== Testo in esame ==

• India

È vietato essere cristiani o musulmani

22 Ottobre 2014

Nello stato di Chhattisgarh, gli estremisti indù hanno lanciato una campagna contro «l’influenza straniera» non indù. Ogni attività di altre religioni è già stata vietata in più di 50 villaggi.



Nel maggio di quest’anno, il gruppo nazionalista ed estremista indù Vishwa Hindu Parishad (VHP, Consiglio indù mondiale) ha lanciato un’ampia campagna contro i cristiani del distretto di Bastar, nello stato indiano di Chhattisgarh. A luglio, le minacce sono giunte al loro apice: «se non lasciate i nostri villaggi, dovrete subirne le conseguenze!». Con queste parole, i cristiani sono stati cacciati da varie località della regione.

Soltanto gli indù sono i veri indiani

Il VHP fa parte di un movimento nazionalista indù, molto influente nelle regioni rurali di quello stato, rappresentato in politica dal Bharatiya Janata Party (BJP), il partito più importante nel parlamento nazionale, al quale appartiene anche il neo primo ministro, Narendra Modi. Sia il BJP sia il VHP aderiscono a Hindutva, l’ideologia secondo la quale vi è uno stretto legame tra religione e politica, per cui soltanto chi è indù può essere considerato un «vero indiano». Il VHP è apertamente anti-cristiano e anti-musulmano. Il sito internet del gruppo contiene argomenti chiaramente estremisti: «Evangelisti fanatici e barbari insieme a parassiti islamici, si infiltrano nelle regioni centrali del nostro paese e riducono gli indù ad una minoranza insignificante nella loro stessa nazione. […] È nostra missione lottare contro questi nemici e sconfiggerli». Il censimento del 2011 dimostra l’assurdità di questi propositi: il 98% dei 23 milioni di abitanti del Chhattisgarh è indù!

La discriminazione aumenta

Da quando, nel maggio 2014, il nazionalista indù Narendra Modi è stato eletto primo ministro indiano, la repressione verso i cristiani del Chhattisgarh è aumentata. Il VHP ha esercitato un’influenza considerevole sulle municipalità della regione, spingendo 50 villaggi a vietare ogni forma di preghiera e predicazione non indù. Nella località di Sirisguda, ai cristiani era stato perfino imposto di partecipare al finanziamento di una festa indù. «Essi rifiutarono di fare donazioni – spiega il sindaco Jamuna Babel – e parlarono male dei nostri dei. Perciò abbiamo imposto loro i divieti.»

===
== Materiale di studio ==

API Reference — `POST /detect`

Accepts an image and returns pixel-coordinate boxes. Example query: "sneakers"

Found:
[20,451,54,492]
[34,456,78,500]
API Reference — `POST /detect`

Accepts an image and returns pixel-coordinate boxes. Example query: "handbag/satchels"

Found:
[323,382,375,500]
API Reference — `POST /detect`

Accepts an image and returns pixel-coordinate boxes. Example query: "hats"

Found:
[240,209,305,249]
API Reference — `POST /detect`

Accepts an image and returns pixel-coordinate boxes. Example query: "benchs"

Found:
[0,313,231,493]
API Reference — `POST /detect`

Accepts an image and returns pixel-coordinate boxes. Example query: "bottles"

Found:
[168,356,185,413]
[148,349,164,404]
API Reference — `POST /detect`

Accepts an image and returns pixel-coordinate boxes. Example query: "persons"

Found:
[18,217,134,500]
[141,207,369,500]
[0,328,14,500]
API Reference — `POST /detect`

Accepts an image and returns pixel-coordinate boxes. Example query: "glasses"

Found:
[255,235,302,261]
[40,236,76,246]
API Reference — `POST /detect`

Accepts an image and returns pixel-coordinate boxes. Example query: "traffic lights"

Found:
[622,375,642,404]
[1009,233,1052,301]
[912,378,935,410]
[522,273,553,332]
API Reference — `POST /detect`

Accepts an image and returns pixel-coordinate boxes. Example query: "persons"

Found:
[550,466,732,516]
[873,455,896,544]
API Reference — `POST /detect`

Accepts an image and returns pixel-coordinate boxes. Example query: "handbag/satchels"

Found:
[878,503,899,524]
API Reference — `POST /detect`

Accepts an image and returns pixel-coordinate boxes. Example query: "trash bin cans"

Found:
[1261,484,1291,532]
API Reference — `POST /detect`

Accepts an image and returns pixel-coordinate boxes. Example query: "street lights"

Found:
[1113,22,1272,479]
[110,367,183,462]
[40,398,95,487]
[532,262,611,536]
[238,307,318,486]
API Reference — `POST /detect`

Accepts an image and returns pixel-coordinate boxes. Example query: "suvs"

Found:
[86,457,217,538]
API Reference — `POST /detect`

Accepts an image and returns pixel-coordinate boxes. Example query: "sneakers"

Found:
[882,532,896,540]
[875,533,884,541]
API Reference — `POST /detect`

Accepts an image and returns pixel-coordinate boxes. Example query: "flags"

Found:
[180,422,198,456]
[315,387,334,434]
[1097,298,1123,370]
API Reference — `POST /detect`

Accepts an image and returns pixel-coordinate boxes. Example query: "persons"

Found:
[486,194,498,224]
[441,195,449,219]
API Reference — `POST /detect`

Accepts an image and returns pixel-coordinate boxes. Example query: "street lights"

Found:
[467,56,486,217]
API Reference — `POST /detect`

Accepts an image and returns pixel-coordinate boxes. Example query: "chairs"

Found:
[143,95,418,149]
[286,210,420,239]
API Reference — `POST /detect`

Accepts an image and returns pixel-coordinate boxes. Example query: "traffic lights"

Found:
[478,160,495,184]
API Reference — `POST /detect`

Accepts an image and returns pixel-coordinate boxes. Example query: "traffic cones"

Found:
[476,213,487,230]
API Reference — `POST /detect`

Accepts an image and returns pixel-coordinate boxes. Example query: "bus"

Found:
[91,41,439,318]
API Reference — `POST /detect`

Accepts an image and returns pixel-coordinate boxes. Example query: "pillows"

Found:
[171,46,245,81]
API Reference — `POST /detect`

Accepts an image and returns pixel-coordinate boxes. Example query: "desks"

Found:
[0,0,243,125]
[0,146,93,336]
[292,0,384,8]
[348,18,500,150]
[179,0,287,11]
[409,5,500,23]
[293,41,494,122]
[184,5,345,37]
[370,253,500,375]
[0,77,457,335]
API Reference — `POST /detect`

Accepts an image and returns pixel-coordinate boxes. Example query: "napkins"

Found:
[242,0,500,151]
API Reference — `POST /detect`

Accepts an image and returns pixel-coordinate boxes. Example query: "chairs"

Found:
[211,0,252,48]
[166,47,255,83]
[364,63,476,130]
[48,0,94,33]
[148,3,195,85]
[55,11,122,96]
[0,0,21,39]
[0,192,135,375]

===

● **Consegna A**
Che percentuale degli abitanti del Chhattisgarh è indù secondo il censimento del 2011 citato nel testo in esame?
● **Consegna B**
Trascrivi dal testo in esame il passo compreso tra «22 Ottobre 2014» e «località della regione.», entrambi inclusi.

● **Soluzione A**
Il 98% dei 23 milioni di abitanti.

● **Soluzione B**
22 Ottobre 2014

Nello stato di Chhattisgarh, gli estremisti indù hanno lanciato una campagna contro «l’influenza straniera» non indù. Ogni attività di altre religioni è già stata vietata in più di 50 villaggi.



Nel maggio di quest’anno, il gruppo nazionalista ed estremista indù Vishwa Hindu Parishad (VHP, Consiglio indù mondiale) ha lanciato un’ampia campagna contro i cristiani del distretto di Bastar, nello stato indiano di Chhattisgarh. A luglio, le minacce sono giunte al loro apice: «se non lasciate i nostri villaggi, dovrete subirne le conseguenze!». Con queste parole, i cristiani sono stati cacciati da varie località della regione.